The EUR/USD exchange rate is experiencing a bearish trend, with the pair trading at 1.1650, a significant drop from its monthly high of 1.1850. This downward movement is primarily attributed to the surge in US and European bond yields, with the ten-year US bond yield reaching 4.63% and short-term yields soaring to 4.1%. The Federal Reserve's decision to maintain high interest rates for an extended period, despite the leadership of Kevin Warsh, is a key factor in this trend. The publication of the FOMC minutes on Wednesday is expected to further pressure the EUR/USD pair.
The US dollar index (DXY) has also seen a notable rise, jumping from $97.30 to nearly $100, following the release of consumer and producer inflation reports. These reports indicate a 3.8% headline CPI and a 6.0% PPI, contributing to the higher bond yields. The EUR/USD pair is likely to continue its downward trajectory, with a potential target at 1.1500, a psychological level that could indicate further downside to 1.1482, the head-and-shoulders neckline.
The technical analysis of the EUR/USD pair reveals a bearish sentiment. The formation of a double-top pattern and a large multi-month head-and-shoulders pattern suggests a potential reversal.
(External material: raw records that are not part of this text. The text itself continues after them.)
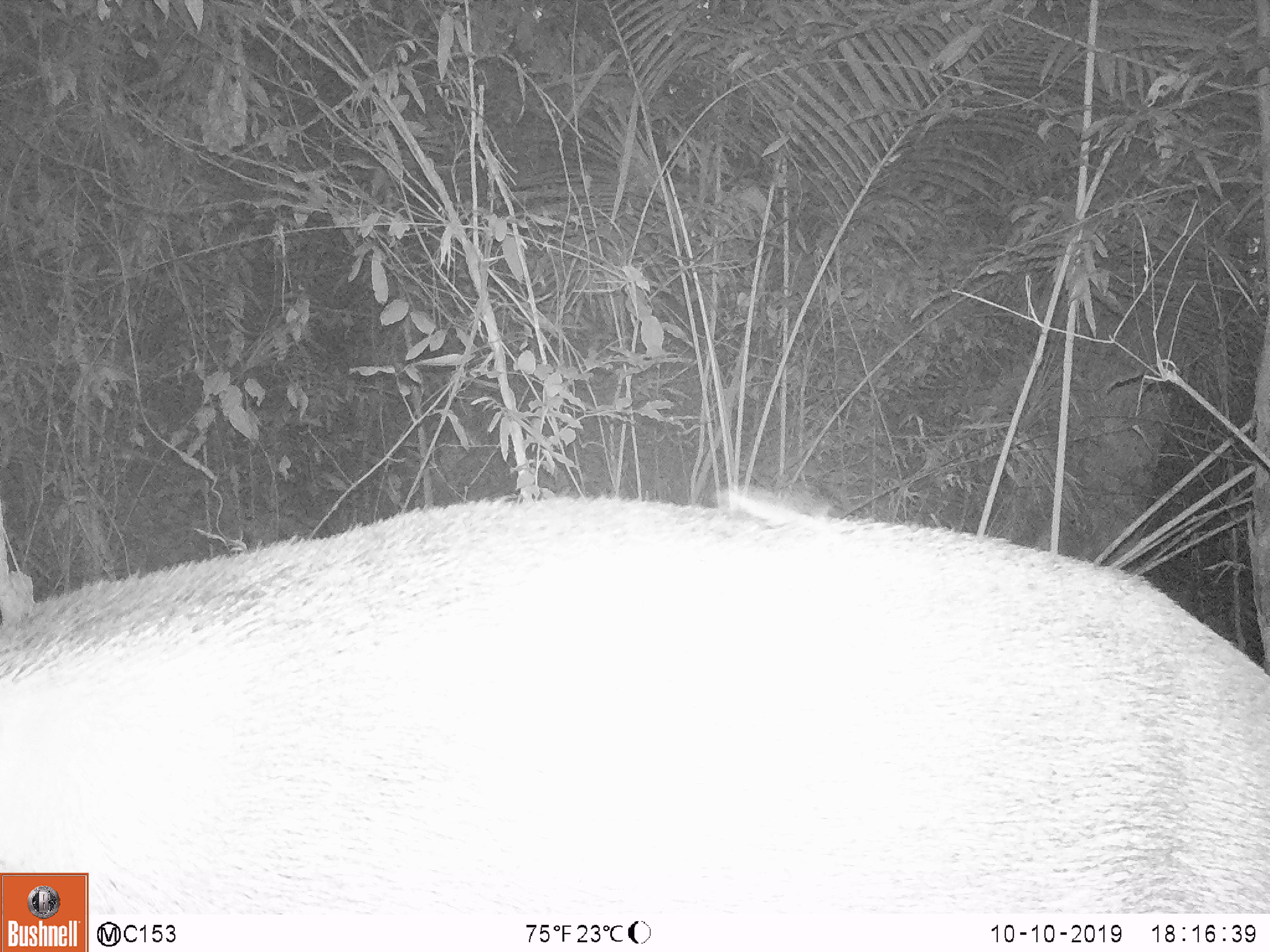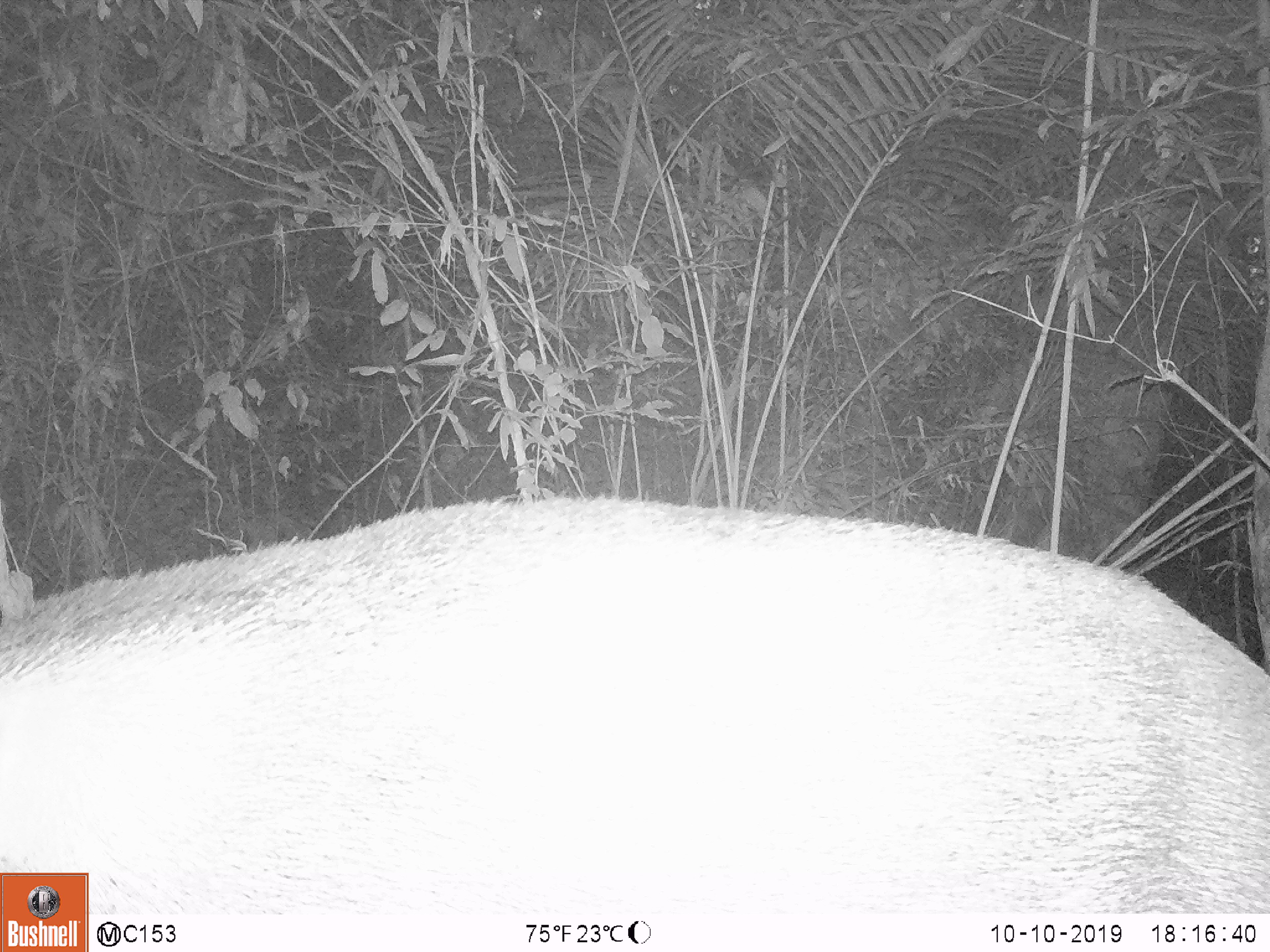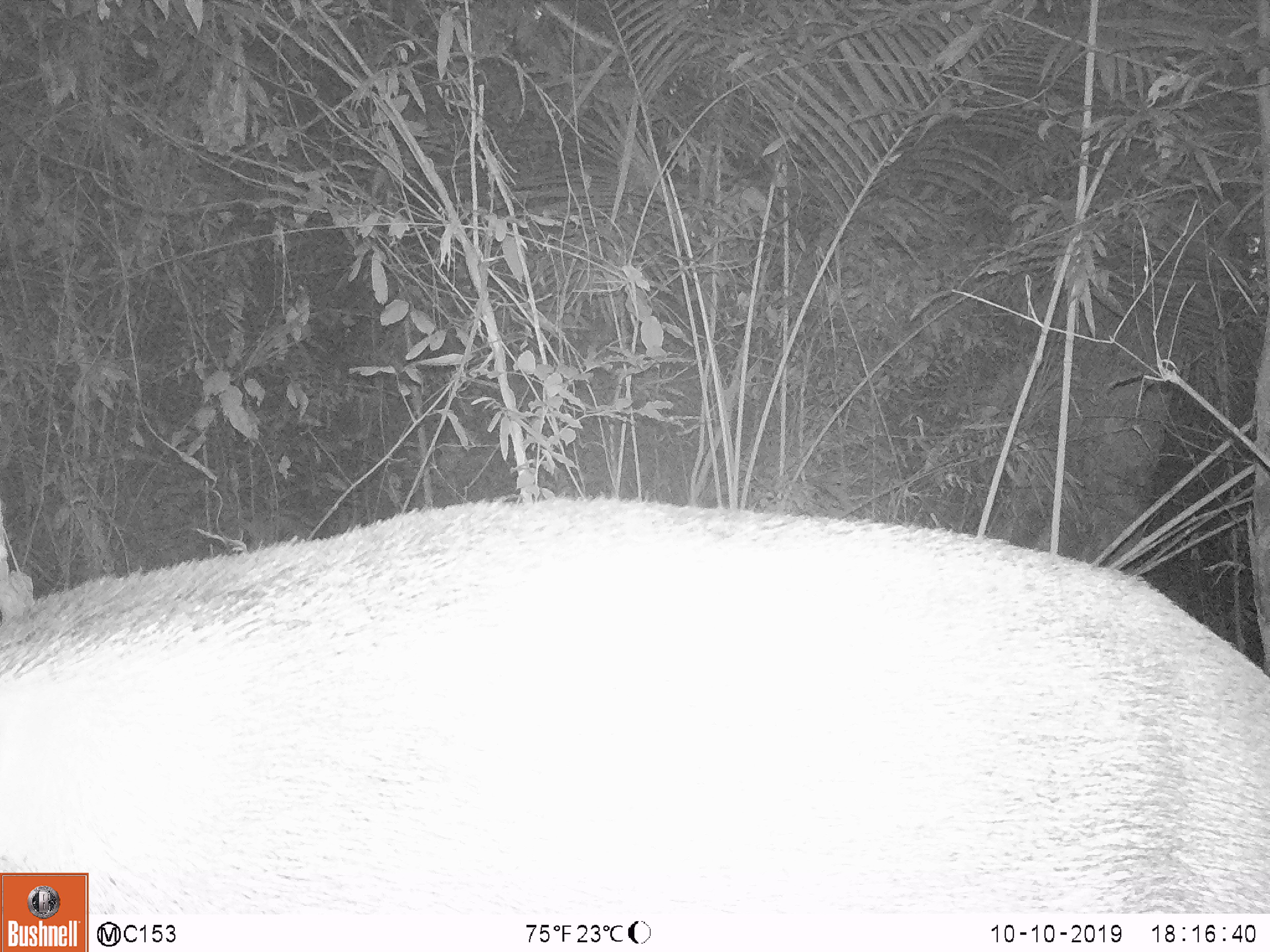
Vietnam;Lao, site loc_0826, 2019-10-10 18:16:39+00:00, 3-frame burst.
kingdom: Animalia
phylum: Chordata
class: Mammalia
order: Artiodactyla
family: Suidae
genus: Sus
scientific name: Sus scrofa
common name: eurasian wild pig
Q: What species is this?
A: Eurasian wild pig (Sus scrofa).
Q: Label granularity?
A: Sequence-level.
The pair has also crossed below the 100-day moving average, indicating a shift in momentum towards the bears. These technical indicators align with the fundamental factors driving the currency pair's movement.
In summary, the EUR/USD exchange rate is under pressure due to rising bond yields and the Federal Reserve's monetary policy. The technical analysis supports the bearish view, with potential targets at 1.1500 and 1.1482. Traders are advised to consider these factors when making trading decisions, especially with the upcoming FOMC minutes and pending home sales report, which could further impact the market dynamics.